Damasio distingue deux sortes de perception de l’état interne du corps. Un premier type repose sur les émotions proprement dites, dont les plus universelles sont la joie, la tristesse, la colère, la peur et le dégoût, les émotions dites « primaires » ou « de base » (basic

emotions). Elles correspondent à des états du corps largement préprogrammés pour fin de

préparer l’action de l’organisme face à une situation urgente, ainsi que d’assurer la survie. Lorsque l’état corporel se conforme à un état de l’une de ces émotions, l’organisme se sent

heureux, triste, en colère, effrayé, dégoûté, etc. Un deuxième type de perception de l’état du corps repose sur de subtiles sensations que Damasio appelle le « sentiment d’arrière-plan », qui est la perception de l’état d’existence du corps. Le sentiment d’arrière-plan est discret et subtile ; plutôt qu’à un état émotionnel proprement dit, il ressemble à un état de fond, à un arrière-fond, au plan le plus éloigné de notre perception.

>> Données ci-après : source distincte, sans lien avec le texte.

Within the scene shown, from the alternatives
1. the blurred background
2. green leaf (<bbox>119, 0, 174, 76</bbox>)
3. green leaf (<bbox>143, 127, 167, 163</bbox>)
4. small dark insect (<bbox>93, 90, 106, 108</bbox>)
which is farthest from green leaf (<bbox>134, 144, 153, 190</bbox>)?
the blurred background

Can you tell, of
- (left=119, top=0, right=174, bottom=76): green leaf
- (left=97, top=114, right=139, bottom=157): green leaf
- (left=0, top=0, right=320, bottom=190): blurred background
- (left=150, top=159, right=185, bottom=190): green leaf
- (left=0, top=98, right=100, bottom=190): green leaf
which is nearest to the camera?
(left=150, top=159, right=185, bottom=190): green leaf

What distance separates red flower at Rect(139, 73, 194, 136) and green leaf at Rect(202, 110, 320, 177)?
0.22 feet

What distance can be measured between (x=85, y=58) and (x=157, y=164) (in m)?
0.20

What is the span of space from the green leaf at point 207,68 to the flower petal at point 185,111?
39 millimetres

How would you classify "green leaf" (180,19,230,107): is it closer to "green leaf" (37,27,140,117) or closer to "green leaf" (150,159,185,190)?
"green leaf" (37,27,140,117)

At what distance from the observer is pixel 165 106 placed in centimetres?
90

Autrement dit, il ne s’agit pas de ressentir une grande émotion de tristesse ou de joie, mais plutôt de percevoir un « niveau minimal de tonalité et de rythme. En fait, il s’agit de la perception de la vie elle-même, de la sensation d’être111. » À proprement parler, les états d’arrière-plan du corps sont moins explicites et relativement peu variés par rapport à ceux des émotions proprement dites. Ils constituent pourtant le véritable fondement de la conscience de soi, de son existence, du moi, comme les décrit Damasio :

Ils ne sont jamais trop positifs, ni trop négatifs, bien qu’ils puissent être perçus surtout comme plaisants ou déplaisants. Selon toute vraisemblance, c’est cet état d’arrière-plan plutôt que des états émotionnels que nous percevons le plus souvent au cours d’une vie. Nous ne sommes conscients de cette perception d’un arrière-plan que de façon subtile, mais nous en sommes néanmoins suffisamment conscients pour rapporter instantanément sa qualité.

[…]

J’avance ici l’idée que, sans cette perception, nous ne pourrions avoir aucune représentation de notre « moi »112.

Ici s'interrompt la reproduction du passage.